In concreto tendo a ritenere che, nelle piattaforme cosiddette on demand, residui poco spazio per lavori non eterodiretti (e quindi non subordinati). Diverso è il caso – che però qui non ci riguarda – delle sharing platform che realizzano l’incontro tra domanda ed offerta di lavoro mettendo in contatto prestatori d’opera o servizio e clienti.

(9) Cosa posso dire del magico viaggio in questo mondo incantato?

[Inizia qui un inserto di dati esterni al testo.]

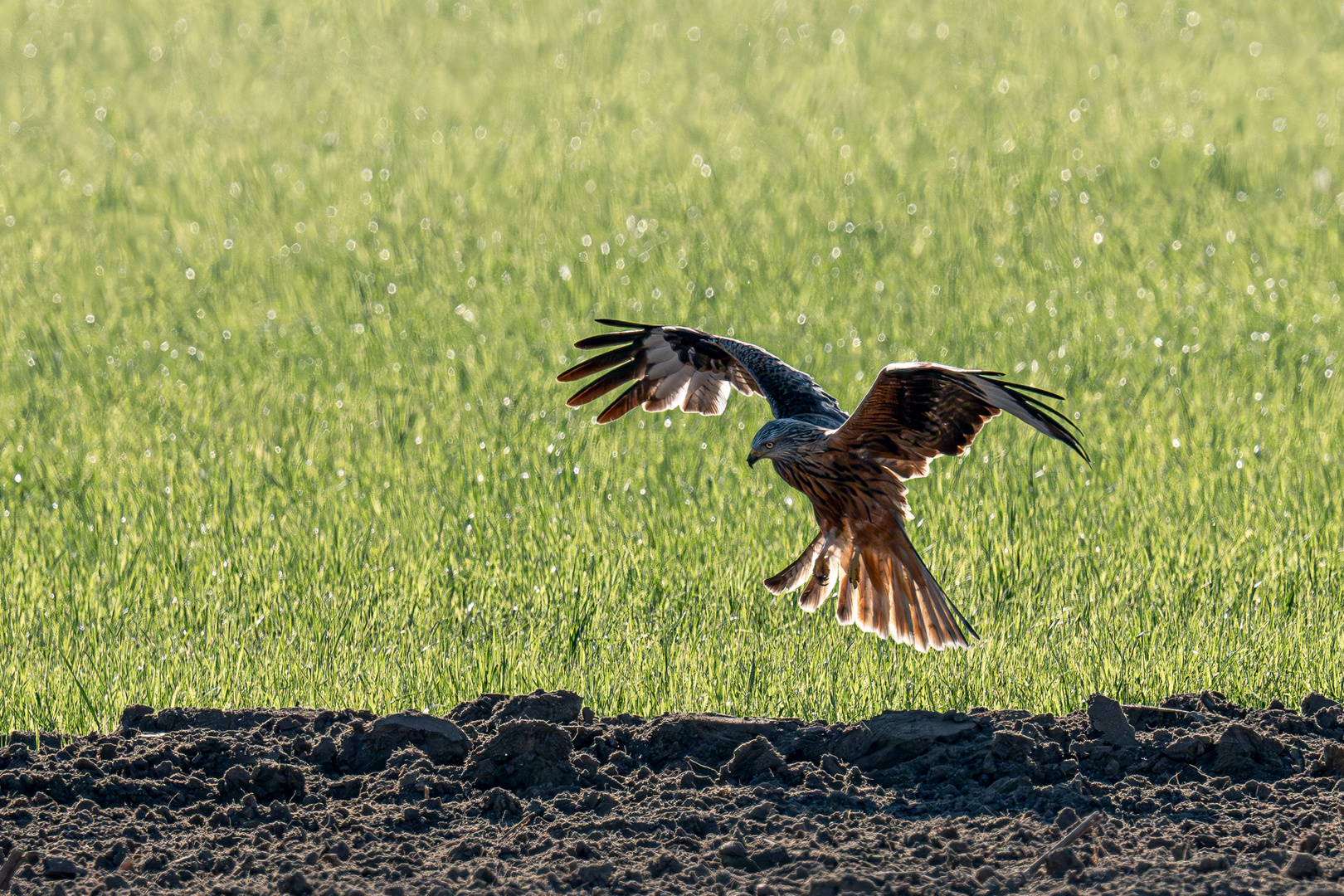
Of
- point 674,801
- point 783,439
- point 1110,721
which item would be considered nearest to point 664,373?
point 783,439

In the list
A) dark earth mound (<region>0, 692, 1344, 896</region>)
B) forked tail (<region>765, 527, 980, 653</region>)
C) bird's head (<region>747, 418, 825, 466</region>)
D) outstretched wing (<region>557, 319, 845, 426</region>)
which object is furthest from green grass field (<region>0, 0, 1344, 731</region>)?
bird's head (<region>747, 418, 825, 466</region>)

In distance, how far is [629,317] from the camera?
415 inches

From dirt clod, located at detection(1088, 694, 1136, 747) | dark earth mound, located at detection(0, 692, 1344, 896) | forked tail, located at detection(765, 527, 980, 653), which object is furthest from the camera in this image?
forked tail, located at detection(765, 527, 980, 653)

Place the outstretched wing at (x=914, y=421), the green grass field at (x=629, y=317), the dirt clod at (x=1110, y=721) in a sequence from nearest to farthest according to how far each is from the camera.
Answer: the outstretched wing at (x=914, y=421)
the dirt clod at (x=1110, y=721)
the green grass field at (x=629, y=317)

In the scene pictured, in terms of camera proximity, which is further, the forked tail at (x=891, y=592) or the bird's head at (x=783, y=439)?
the forked tail at (x=891, y=592)

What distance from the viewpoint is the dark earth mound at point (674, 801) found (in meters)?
4.22

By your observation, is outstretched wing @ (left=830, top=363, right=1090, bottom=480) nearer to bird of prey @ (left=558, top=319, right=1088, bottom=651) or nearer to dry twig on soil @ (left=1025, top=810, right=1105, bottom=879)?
bird of prey @ (left=558, top=319, right=1088, bottom=651)

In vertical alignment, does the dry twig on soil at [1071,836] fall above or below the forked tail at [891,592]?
below

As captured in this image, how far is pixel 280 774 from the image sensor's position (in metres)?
4.82

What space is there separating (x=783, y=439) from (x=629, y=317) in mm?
5637

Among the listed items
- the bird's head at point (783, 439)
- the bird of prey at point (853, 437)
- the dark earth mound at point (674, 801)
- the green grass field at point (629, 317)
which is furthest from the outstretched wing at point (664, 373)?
the dark earth mound at point (674, 801)

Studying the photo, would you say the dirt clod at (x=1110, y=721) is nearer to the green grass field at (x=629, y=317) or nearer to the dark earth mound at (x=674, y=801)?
the dark earth mound at (x=674, y=801)

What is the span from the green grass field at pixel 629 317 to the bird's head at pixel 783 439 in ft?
3.85

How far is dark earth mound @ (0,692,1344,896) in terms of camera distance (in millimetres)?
4223
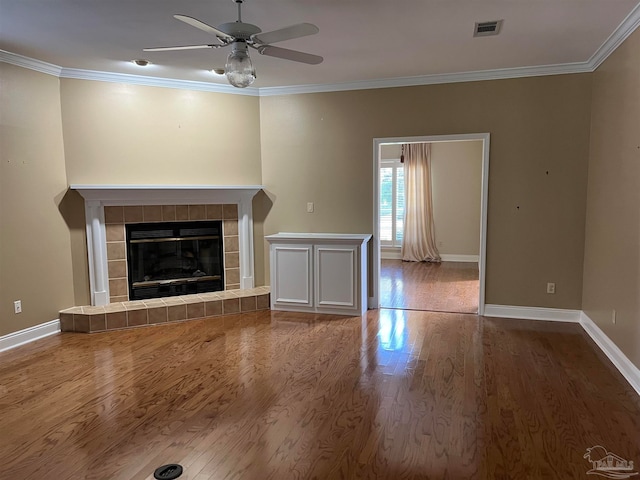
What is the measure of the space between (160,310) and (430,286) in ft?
12.0

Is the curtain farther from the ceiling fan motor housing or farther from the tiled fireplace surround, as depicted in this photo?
the ceiling fan motor housing

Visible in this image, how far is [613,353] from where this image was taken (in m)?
3.45

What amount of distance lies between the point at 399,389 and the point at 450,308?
2.28 meters

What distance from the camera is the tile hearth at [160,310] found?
171 inches

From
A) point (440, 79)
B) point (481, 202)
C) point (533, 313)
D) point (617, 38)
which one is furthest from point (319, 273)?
point (617, 38)

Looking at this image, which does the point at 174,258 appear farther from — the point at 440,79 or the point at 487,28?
the point at 487,28

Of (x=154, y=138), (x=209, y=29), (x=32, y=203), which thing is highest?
(x=209, y=29)

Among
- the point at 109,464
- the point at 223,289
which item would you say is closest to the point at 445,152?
the point at 223,289

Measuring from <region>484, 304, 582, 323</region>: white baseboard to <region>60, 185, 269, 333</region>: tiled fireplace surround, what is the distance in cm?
252

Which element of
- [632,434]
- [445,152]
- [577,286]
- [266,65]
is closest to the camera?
[632,434]

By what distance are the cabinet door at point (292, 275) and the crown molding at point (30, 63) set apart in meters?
2.75

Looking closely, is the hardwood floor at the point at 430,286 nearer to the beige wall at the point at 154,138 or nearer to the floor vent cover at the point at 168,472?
the beige wall at the point at 154,138

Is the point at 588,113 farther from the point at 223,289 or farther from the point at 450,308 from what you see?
the point at 223,289

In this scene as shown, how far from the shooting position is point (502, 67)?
14.2 ft
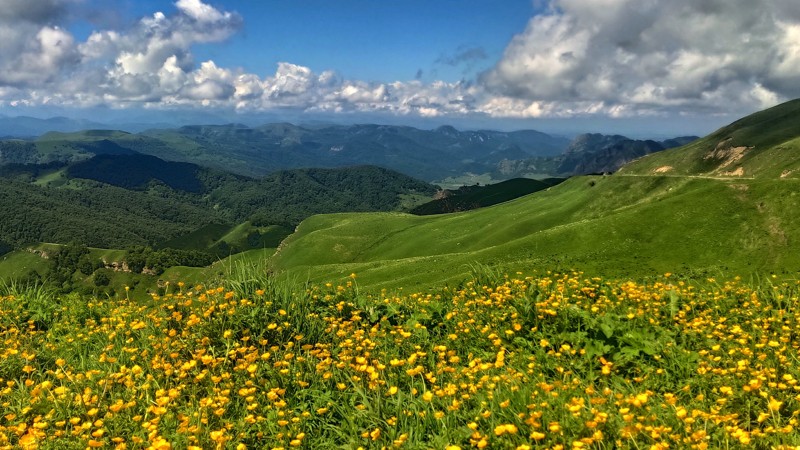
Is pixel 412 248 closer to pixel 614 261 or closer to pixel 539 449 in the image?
pixel 614 261

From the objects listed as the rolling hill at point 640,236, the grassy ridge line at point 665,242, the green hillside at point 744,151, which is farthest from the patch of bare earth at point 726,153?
the grassy ridge line at point 665,242

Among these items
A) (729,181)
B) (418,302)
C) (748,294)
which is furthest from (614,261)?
(418,302)

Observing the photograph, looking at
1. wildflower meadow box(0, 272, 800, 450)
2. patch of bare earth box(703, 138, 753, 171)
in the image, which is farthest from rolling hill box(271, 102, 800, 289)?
patch of bare earth box(703, 138, 753, 171)

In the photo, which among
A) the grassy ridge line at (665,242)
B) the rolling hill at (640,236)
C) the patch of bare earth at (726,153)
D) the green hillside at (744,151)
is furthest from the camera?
the patch of bare earth at (726,153)

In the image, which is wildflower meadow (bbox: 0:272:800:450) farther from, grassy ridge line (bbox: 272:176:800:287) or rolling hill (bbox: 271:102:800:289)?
grassy ridge line (bbox: 272:176:800:287)

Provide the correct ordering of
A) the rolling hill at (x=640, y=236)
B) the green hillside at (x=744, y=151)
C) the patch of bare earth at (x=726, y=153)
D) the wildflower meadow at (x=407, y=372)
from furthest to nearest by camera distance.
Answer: the patch of bare earth at (x=726, y=153), the green hillside at (x=744, y=151), the rolling hill at (x=640, y=236), the wildflower meadow at (x=407, y=372)

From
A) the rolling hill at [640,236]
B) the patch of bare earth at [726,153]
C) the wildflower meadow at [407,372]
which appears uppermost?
the patch of bare earth at [726,153]

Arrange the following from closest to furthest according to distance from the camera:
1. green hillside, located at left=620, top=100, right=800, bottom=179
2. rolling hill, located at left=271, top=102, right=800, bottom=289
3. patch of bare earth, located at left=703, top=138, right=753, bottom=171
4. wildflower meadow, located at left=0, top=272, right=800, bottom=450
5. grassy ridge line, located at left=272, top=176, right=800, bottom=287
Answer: wildflower meadow, located at left=0, top=272, right=800, bottom=450 < grassy ridge line, located at left=272, top=176, right=800, bottom=287 < rolling hill, located at left=271, top=102, right=800, bottom=289 < green hillside, located at left=620, top=100, right=800, bottom=179 < patch of bare earth, located at left=703, top=138, right=753, bottom=171

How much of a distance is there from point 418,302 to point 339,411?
575 centimetres

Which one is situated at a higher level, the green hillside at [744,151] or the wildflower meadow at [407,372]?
the green hillside at [744,151]

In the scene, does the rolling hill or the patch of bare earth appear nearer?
the rolling hill

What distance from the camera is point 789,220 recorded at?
45062mm

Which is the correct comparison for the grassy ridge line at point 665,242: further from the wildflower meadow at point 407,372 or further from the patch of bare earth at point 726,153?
the patch of bare earth at point 726,153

i) L’impressione che si trae dalla prassi e dalle sentenze è che queste prime interpretazioni dell’art. 2 non abbiano colto tratti particolarmente innovativi della norma, forse anche per l’assenza di respiro sistematico della stessa che, per ora, sembra creare più problemi che tutele;

ii) prassi e giurisprudenza tendono a valorizzare quali elementi essenziali tempo e luogo della prestazione e, solo marginalmente, l’integrazione funzionale del lavoratore nella organizzazione produttiva del committente quale vincolo esterno sulle modalità di esecuzione della prestazione, tale da renderla allineata e funzionale ai processi organizzativi aziendali;

iii) non sono certo che la norma dica effettivamente che l’etero organizzazione debba riguardare sempre e congiuntamente tempo e luogo di lavoro. L’art. 2 stabilisce infatti l’applicazione della normativa sul lavoro subordinato alle co.co.co le cui modalità di esecuzione sono organizzate dal committente anche con riferimento ai tempi e al luogo di lavoro”. Vedrei l’“anche” come un “ad esempio”;

iv) invece penso che debba prevalere l’indagine sull’integrazione funzionale, anche se non è escluso che così facendo non si finisca per guardare in direzione della subordinazione;

v) quel che è certo è che in un ordinamento giuridico in cui il tempo del lavoro è concetto estremamente elastico persino nel lavoro subordinato (si pensi al lavoro agile o al lavoro a chiamata senza obbligo di risposta)  e  il luogo di lavoro è ormai fortemente destrutturato (anche grazie alle possibilità tecnologiche), giocare una partita così importante solamente su questi due fattori abbia quasi della “magia”.